[Enunciado 1]
Quais patentes militares são enumeradas na última frase do texto sobre o filme Argentina, 1985?
[Enunciado 2]
Transcreva fielmente o trecho do texto sobre o filme Argentina, 1985 que vai de "Sim, é isso" até "1976 e 1983.".

Sim, é isso mesmo. Argentina, 1985 é um filmaço, uma maravilha, uma obra-prima.

Recente, lançado no final de setembro de 2022, o filme já chegou absolutamente coberto de loas – e em geral fico um pouco assustado e até temeroso quando isso acontece. E se não for tudo isso? E se eu não gostar?

Não tem jeito. Simplesmente não há como a gente não se render ao óbvio: Argentina, 1985 é uma absoluta beleza.

É engraçado, esquisito, fascinante pensar que Santiago Mitre tinha apenas cinco anos de idade quando aconteceram os fatos que ele descreve em seu filme – o julgamento, por um tribunal civil, dos nove comandantes militares que haviam presidido o país ao longo da violenta, sangrenta, assassina ditadura entre 1976 e 1983.

Era mais novo que Javier (o papel de Santiago Armas Estevarena), o caçula dos dois filhos do promotor de Justiça Julio César Strassera, conhecido entre os amigos por El Loco, escolhido por seus superiores para a função – esta sim, absolutamente louca, insana – de apresentar as provas contra aqueles generais, brigadeiros e almirantes que até outro dia mesmo eram os ditadores todo-poderosos da Argentina.

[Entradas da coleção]
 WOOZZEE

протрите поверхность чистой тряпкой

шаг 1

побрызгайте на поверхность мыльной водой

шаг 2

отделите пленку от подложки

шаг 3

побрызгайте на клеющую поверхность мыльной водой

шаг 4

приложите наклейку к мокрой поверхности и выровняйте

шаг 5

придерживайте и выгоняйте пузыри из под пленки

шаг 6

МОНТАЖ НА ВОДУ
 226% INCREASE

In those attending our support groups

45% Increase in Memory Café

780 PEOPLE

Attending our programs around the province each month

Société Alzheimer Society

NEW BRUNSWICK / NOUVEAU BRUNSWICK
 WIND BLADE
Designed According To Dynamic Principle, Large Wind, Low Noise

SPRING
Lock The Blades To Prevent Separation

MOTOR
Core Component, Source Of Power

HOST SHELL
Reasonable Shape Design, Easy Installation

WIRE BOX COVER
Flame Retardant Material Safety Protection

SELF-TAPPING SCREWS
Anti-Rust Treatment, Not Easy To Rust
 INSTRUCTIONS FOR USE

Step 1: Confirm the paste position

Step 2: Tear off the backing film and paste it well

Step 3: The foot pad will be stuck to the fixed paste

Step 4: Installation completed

...

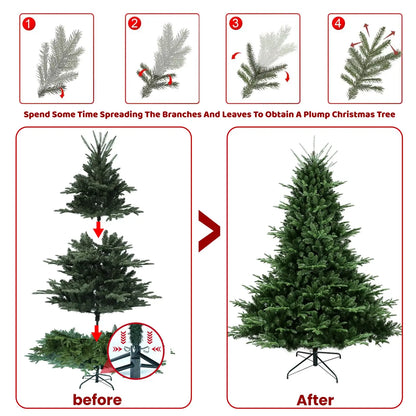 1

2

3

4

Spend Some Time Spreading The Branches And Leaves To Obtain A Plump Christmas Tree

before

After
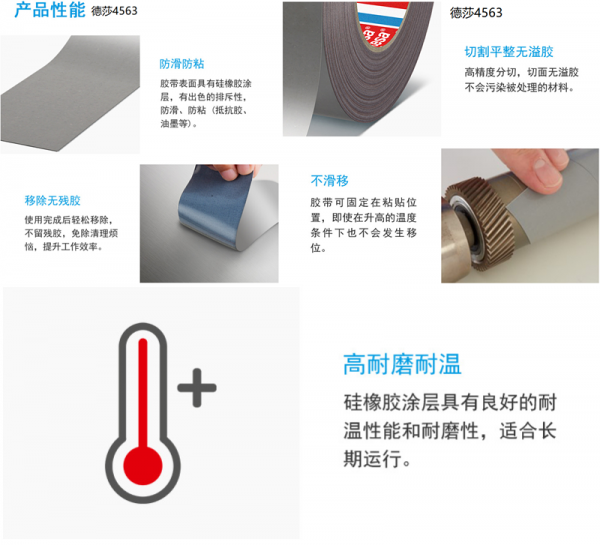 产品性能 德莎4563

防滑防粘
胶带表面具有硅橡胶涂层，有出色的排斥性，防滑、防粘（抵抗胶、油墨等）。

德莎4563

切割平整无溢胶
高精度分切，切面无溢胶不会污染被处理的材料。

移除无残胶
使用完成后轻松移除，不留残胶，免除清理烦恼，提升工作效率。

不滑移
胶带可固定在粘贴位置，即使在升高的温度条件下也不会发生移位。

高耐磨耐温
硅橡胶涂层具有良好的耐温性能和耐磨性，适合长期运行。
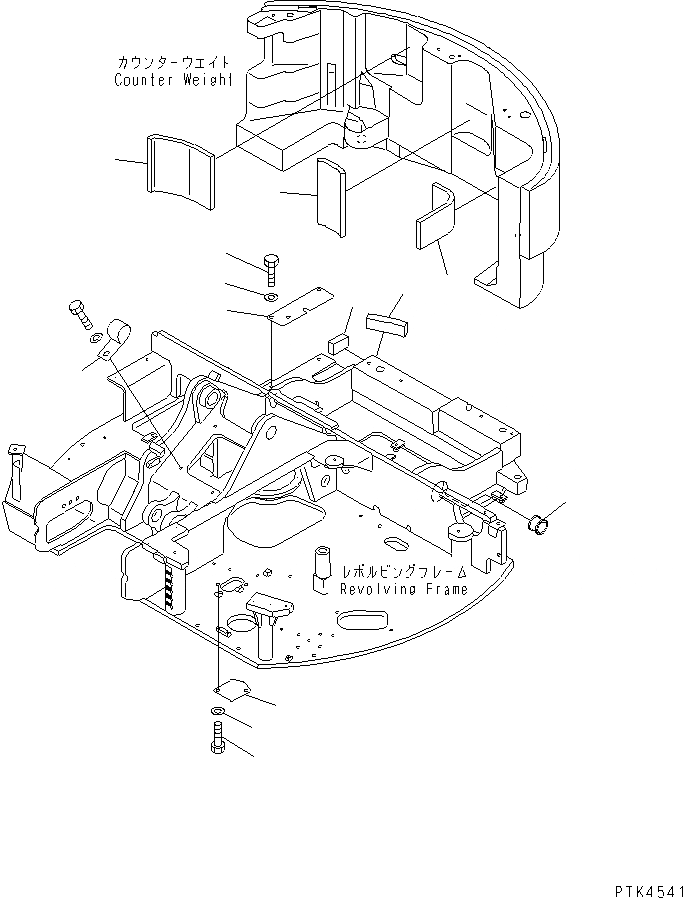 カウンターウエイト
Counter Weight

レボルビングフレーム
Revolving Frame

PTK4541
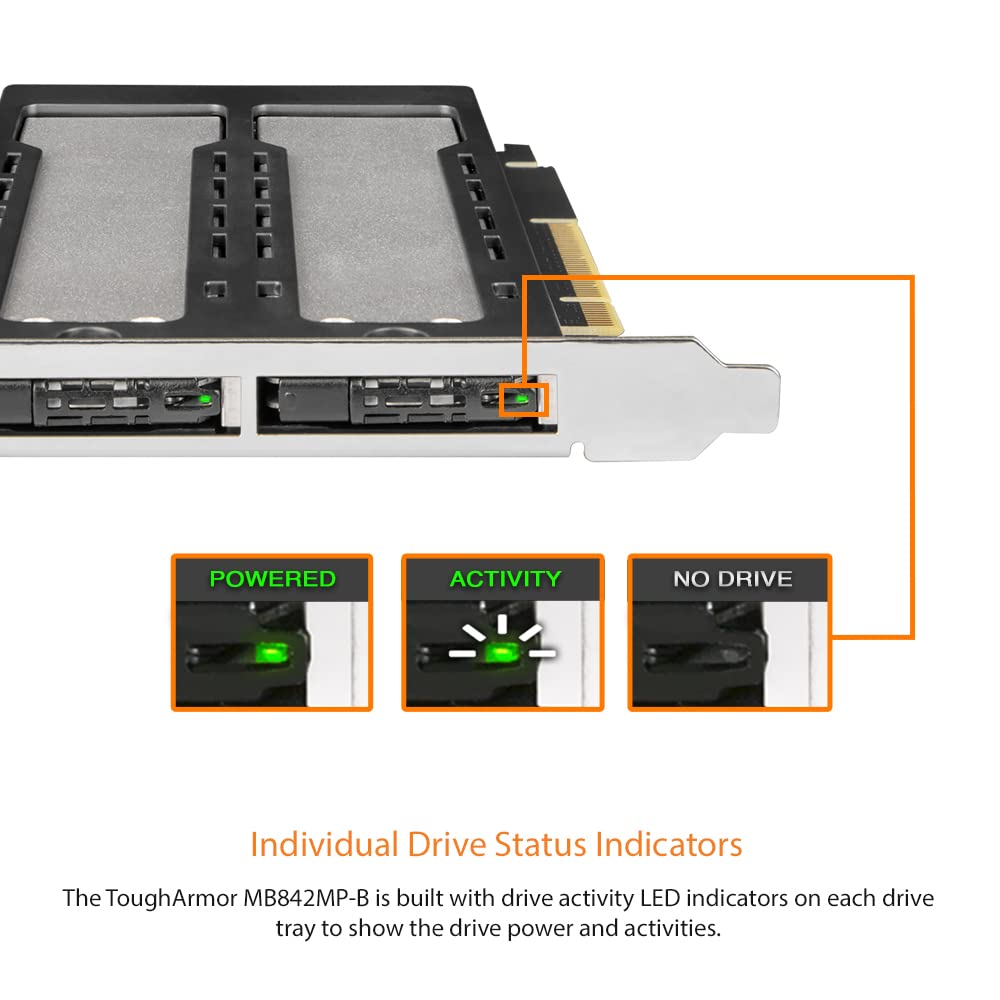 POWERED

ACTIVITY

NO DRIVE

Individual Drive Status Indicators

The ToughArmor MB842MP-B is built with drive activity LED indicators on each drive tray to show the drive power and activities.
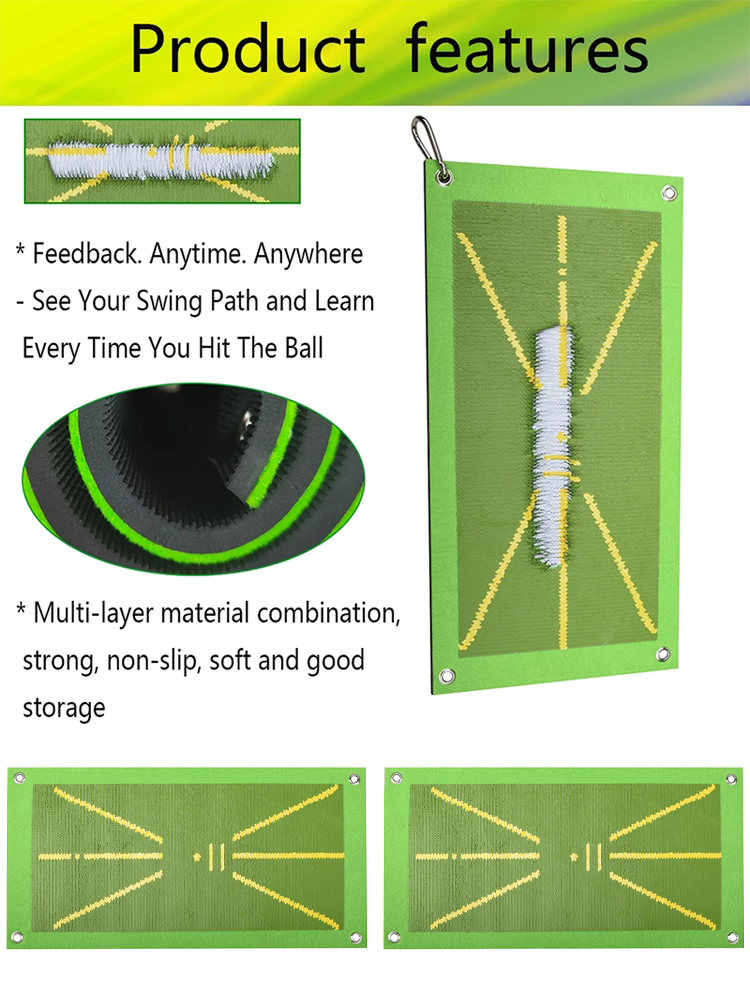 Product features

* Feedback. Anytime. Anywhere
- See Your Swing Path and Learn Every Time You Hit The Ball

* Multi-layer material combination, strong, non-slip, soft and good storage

==

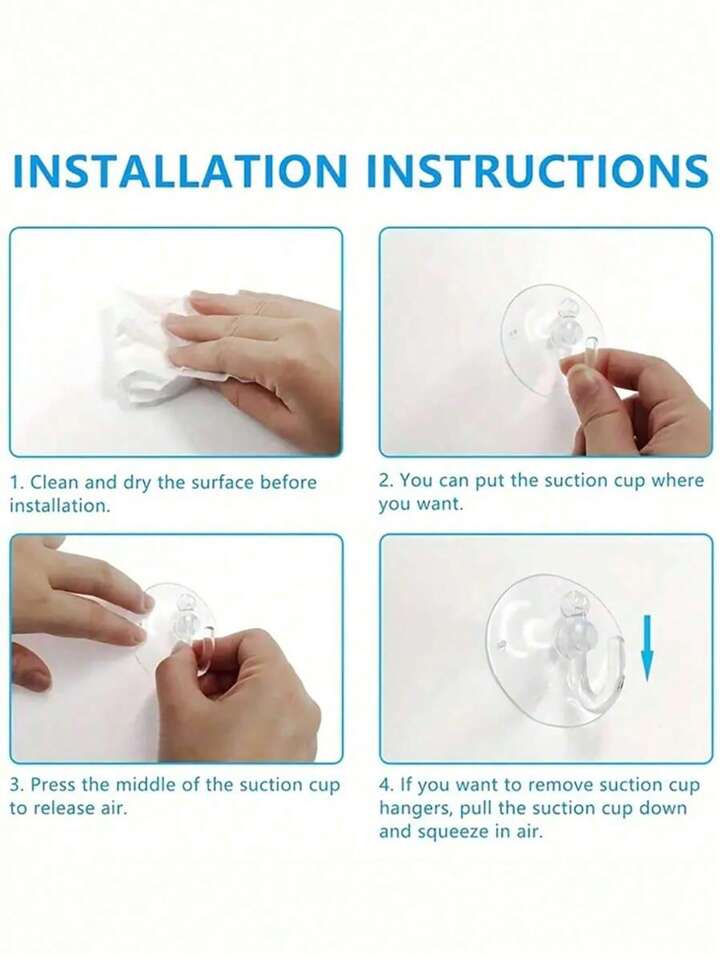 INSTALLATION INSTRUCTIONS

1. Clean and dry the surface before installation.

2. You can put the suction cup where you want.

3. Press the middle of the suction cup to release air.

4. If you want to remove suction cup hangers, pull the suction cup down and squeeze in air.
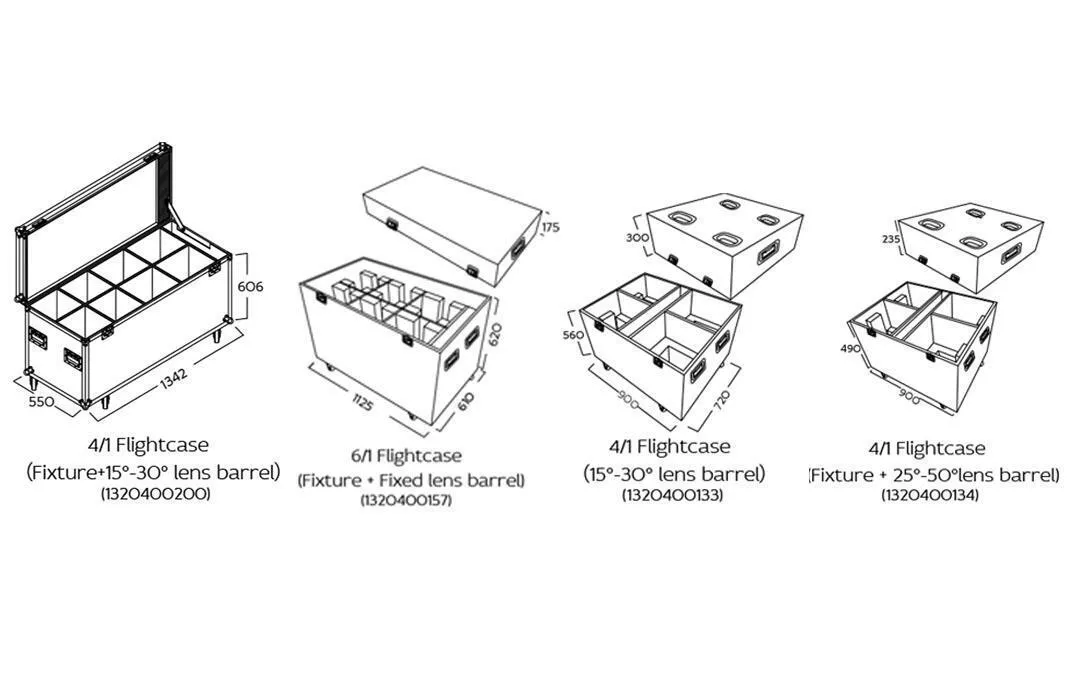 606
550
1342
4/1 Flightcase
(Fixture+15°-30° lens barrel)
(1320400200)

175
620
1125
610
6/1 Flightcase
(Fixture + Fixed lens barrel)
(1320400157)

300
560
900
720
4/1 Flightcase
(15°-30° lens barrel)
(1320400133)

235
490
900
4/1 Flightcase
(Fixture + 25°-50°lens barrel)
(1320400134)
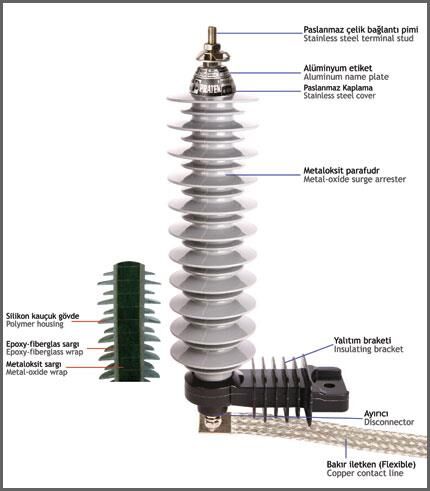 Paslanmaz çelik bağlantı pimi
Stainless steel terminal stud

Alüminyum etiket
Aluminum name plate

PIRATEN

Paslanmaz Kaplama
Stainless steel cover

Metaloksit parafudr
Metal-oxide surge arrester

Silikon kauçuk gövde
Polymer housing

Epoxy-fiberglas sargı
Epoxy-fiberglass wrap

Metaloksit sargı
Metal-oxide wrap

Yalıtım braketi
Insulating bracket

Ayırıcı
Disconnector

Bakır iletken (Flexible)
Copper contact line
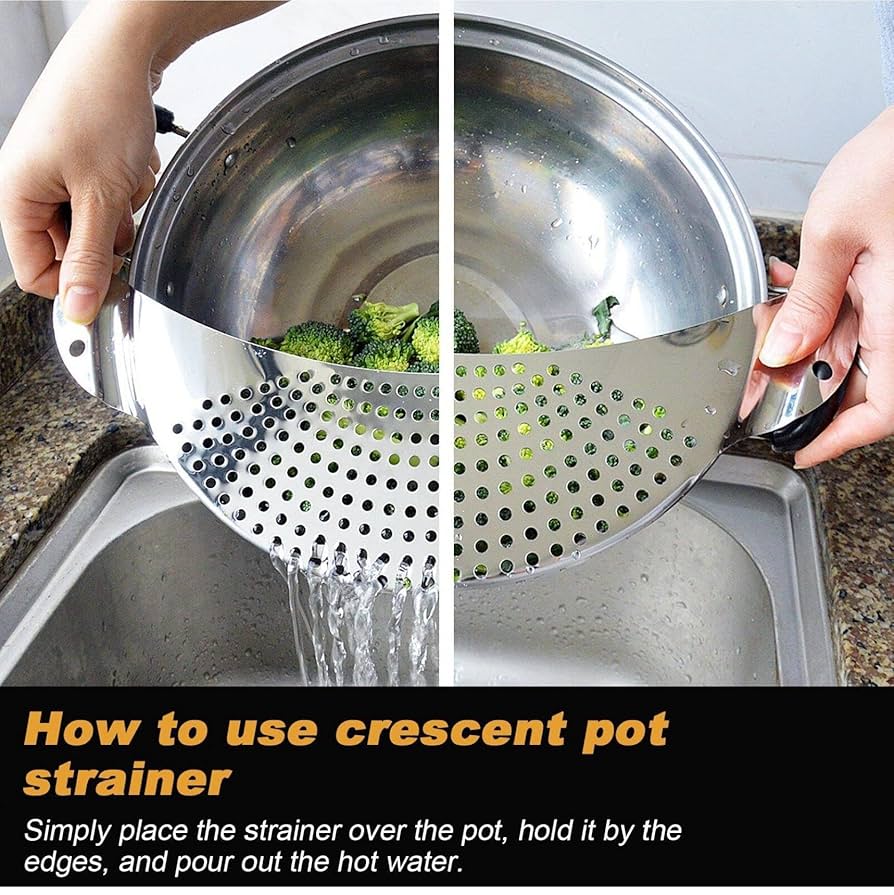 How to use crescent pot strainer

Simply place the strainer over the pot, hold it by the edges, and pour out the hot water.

[Resposta 1]
Generais, brigadeiros e almirantes.

[Resposta 2]
Sim, é isso mesmo. Argentina, 1985 é um filmaço, uma maravilha, uma obra-prima.

Recente, lançado no final de setembro de 2022, o filme já chegou absolutamente coberto de loas – e em geral fico um pouco assustado e até temeroso quando isso acontece. E se não for tudo isso? E se eu não gostar?

Não tem jeito. Simplesmente não há como a gente não se render ao óbvio: Argentina, 1985 é uma absoluta beleza.

É engraçado, esquisito, fascinante pensar que Santiago Mitre tinha apenas cinco anos de idade quando aconteceram os fatos que ele descreve em seu filme – o julgamento, por um tribunal civil, dos nove comandantes militares que haviam presidido o país ao longo da violenta, sangrenta, assassina ditadura entre 1976 e 1983.